== Records for this exercise ==
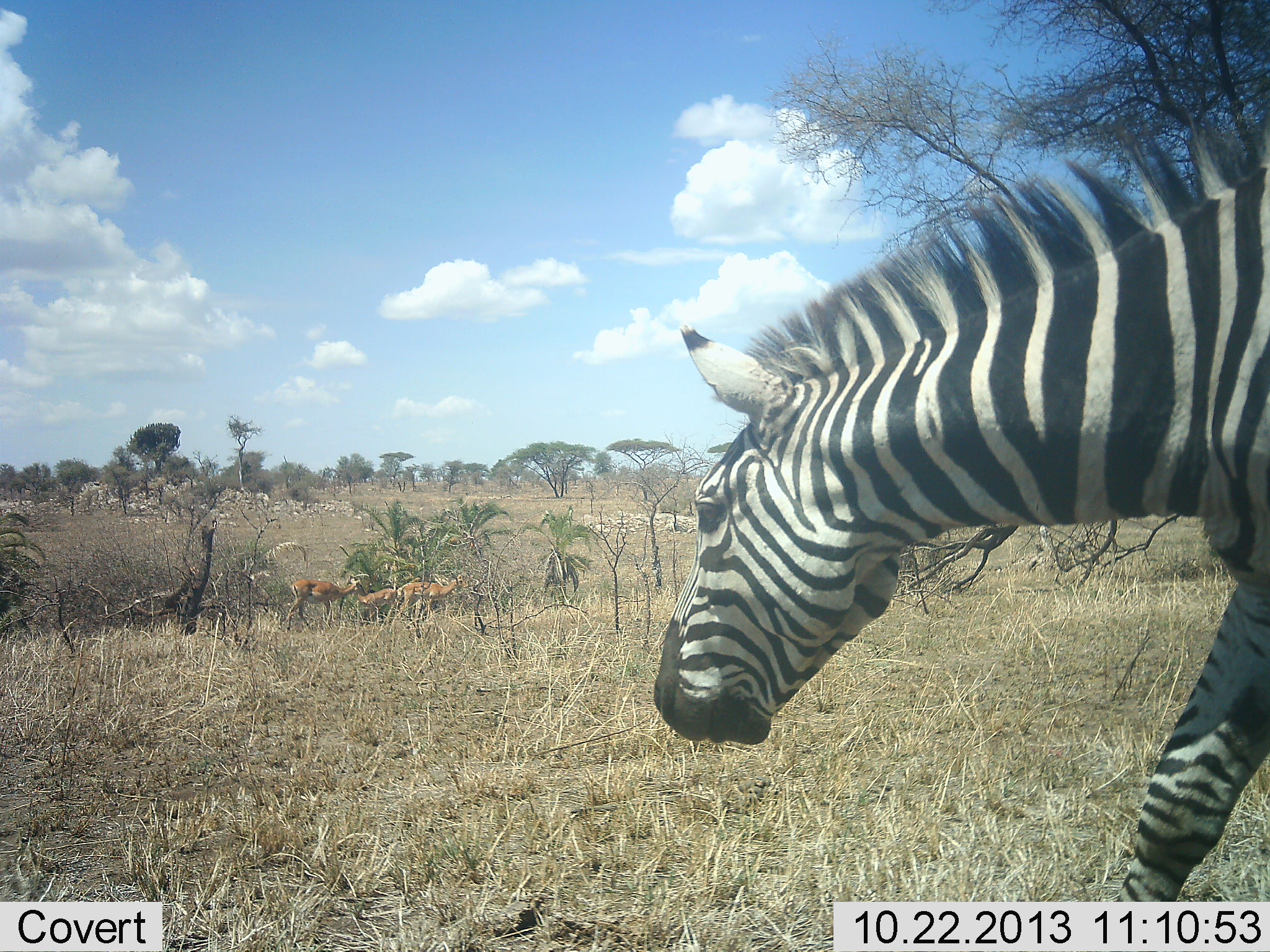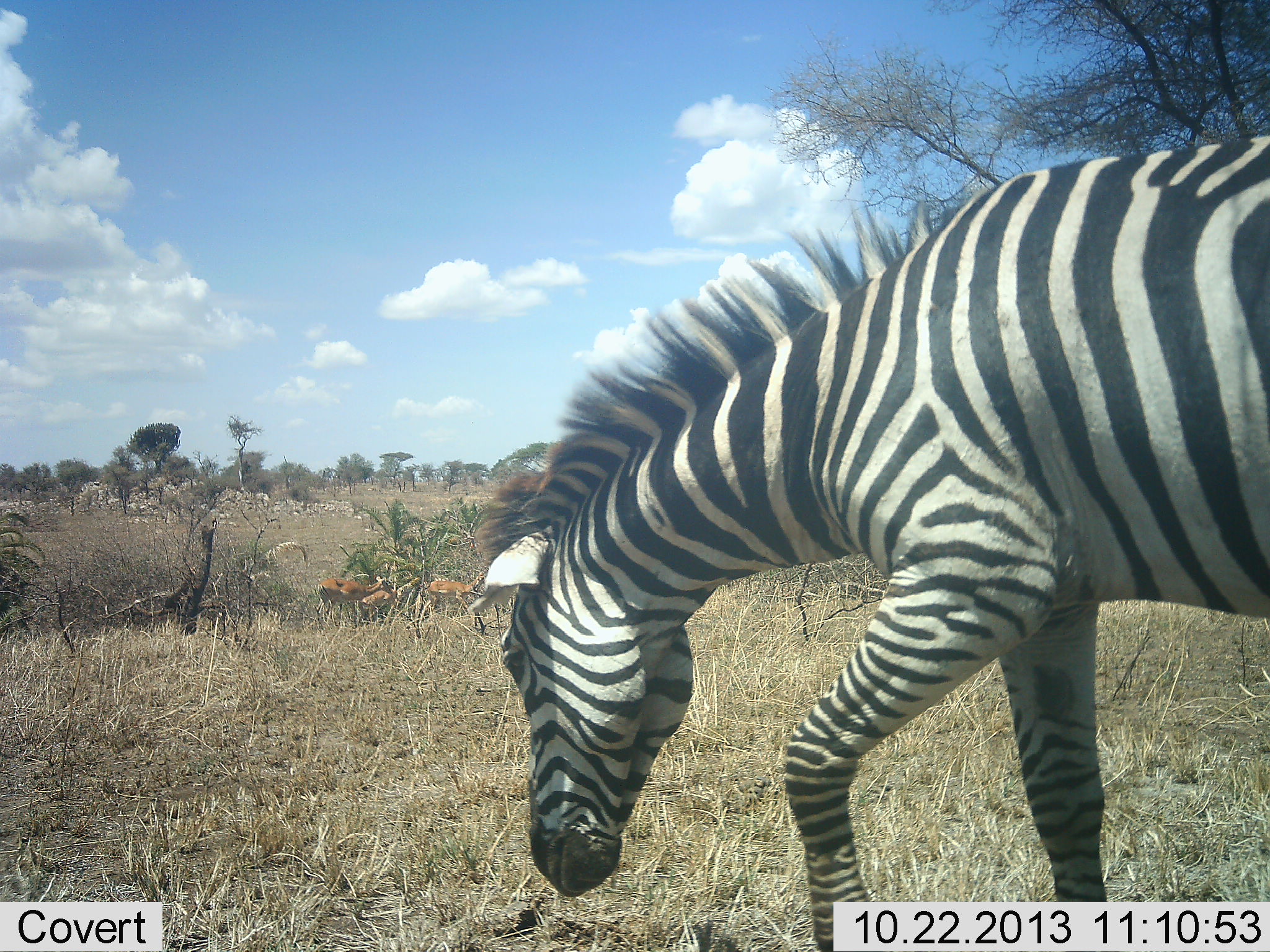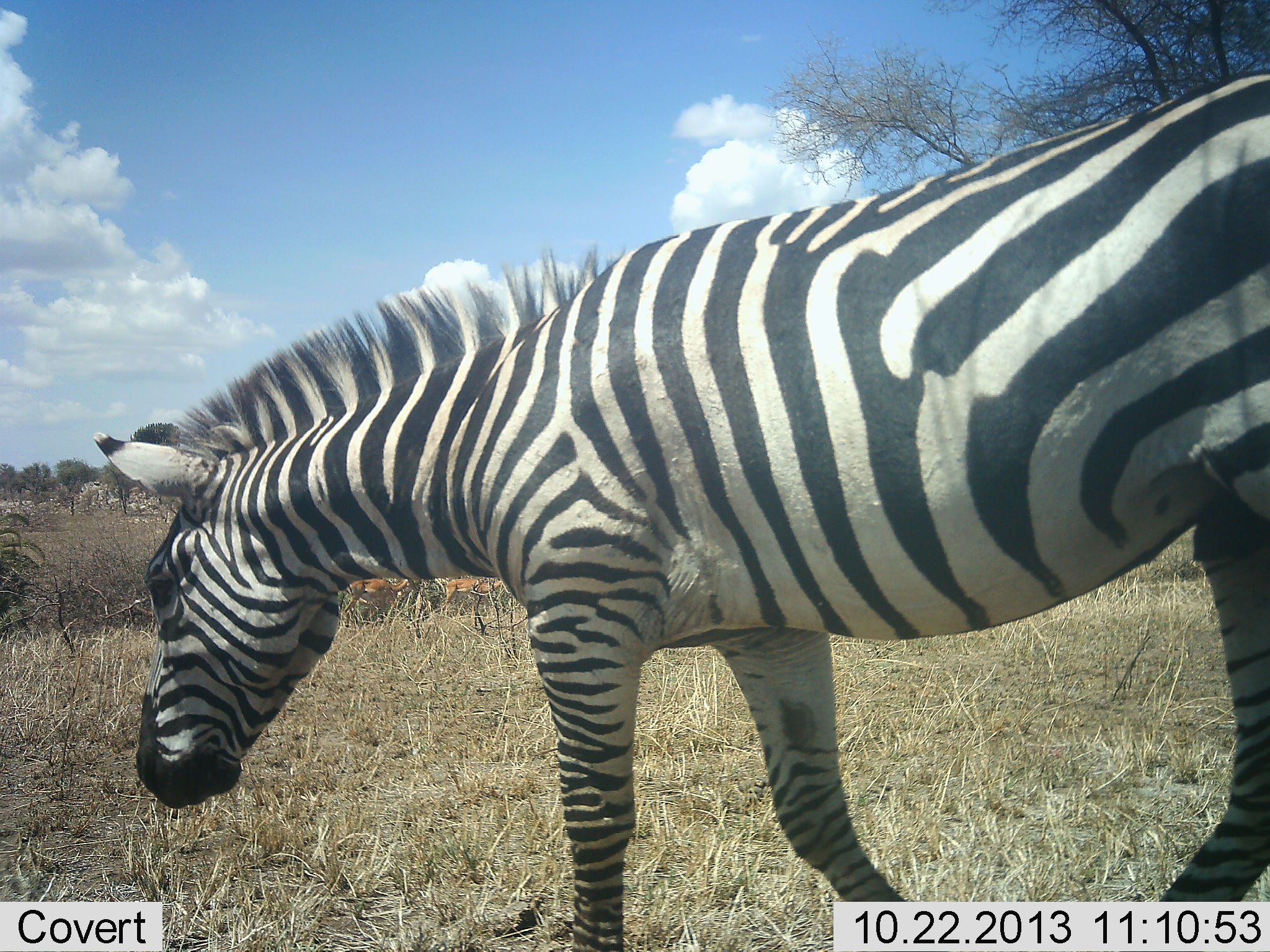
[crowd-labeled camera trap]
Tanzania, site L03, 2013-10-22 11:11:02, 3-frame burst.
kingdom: Animalia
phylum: Chordata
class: Mammalia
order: Artiodactyla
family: Bovidae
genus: Nanger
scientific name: Nanger granti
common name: grant's gazelle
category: gazellegrants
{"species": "gazellegrants (grant's gazelle) (Nanger granti)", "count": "3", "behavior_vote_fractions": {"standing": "67%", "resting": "0%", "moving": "33%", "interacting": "0%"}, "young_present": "0%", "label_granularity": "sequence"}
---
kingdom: Animalia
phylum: Chordata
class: Mammalia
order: Perissodactyla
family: Equidae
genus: Equus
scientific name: Equus quagga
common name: plains zebra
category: zebra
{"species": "zebra (plains zebra) (Equus quagga)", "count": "1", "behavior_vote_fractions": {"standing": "20%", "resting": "0%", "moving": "76%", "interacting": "0%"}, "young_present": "0%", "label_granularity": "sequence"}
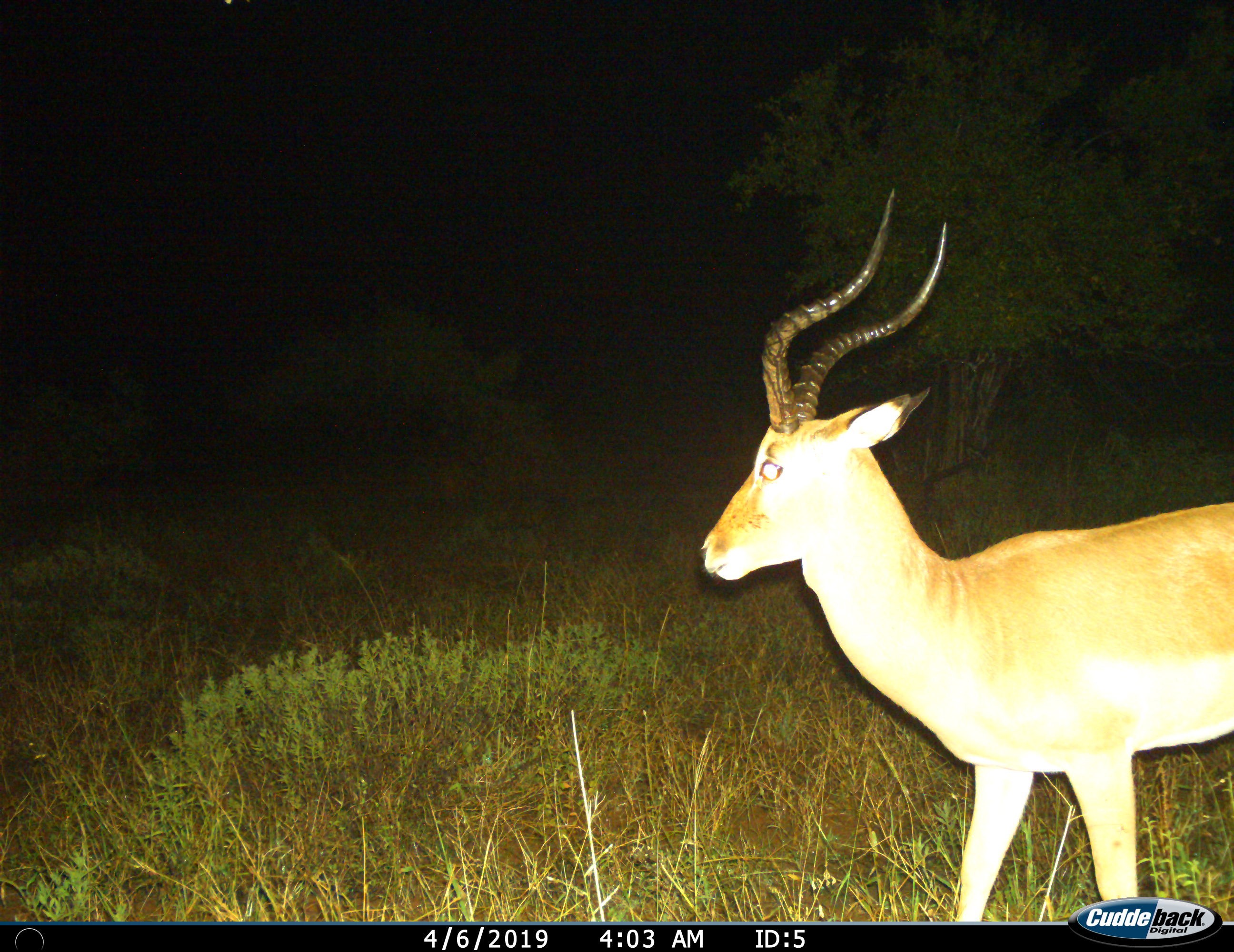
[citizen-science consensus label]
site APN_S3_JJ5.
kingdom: Animalia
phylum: Chordata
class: Mammalia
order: Artiodactyla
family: Bovidae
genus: Aepyceros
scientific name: Aepyceros melampus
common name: impala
Impala (Aepyceros melampus), count 1. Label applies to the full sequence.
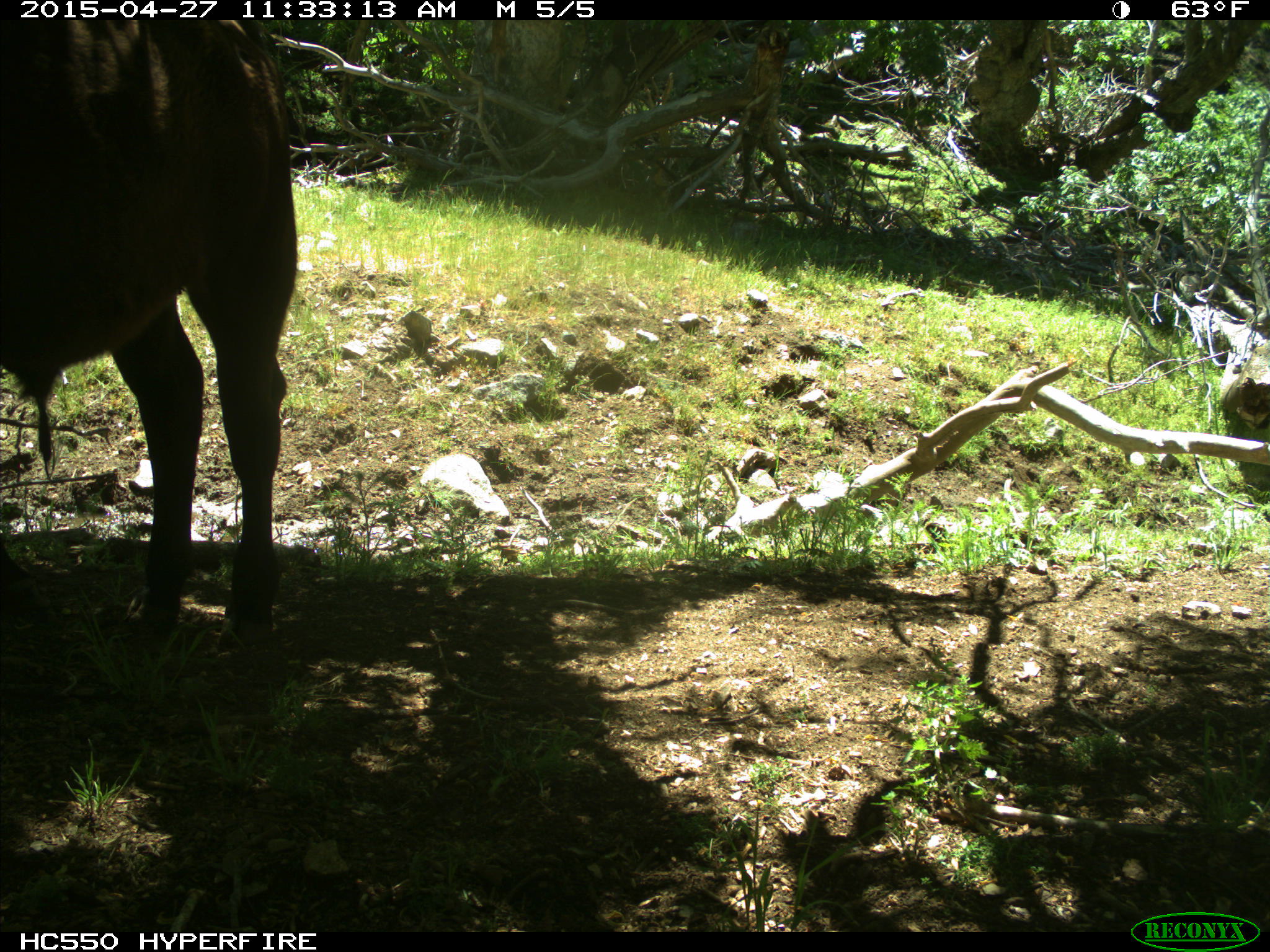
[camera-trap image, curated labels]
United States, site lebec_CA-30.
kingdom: Animalia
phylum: Chordata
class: Mammalia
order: Artiodactyla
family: Bovidae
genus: Bos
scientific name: Bos taurus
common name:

== About this exercise ==
Without any picture, return exactly the lines of the records above from the first through the line that contains "category: gazellegrants".

== Problem solution ==
[crowd-labeled camera trap]
Tanzania, site L03, 2013-10-22 11:11:02, 3-frame burst.
kingdom: Animalia
phylum: Chordata
class: Mammalia
order: Artiodactyla
family: Bovidae
genus: Nanger
scientific name: Nanger granti
common name: grant's gazelle
category: gazellegrants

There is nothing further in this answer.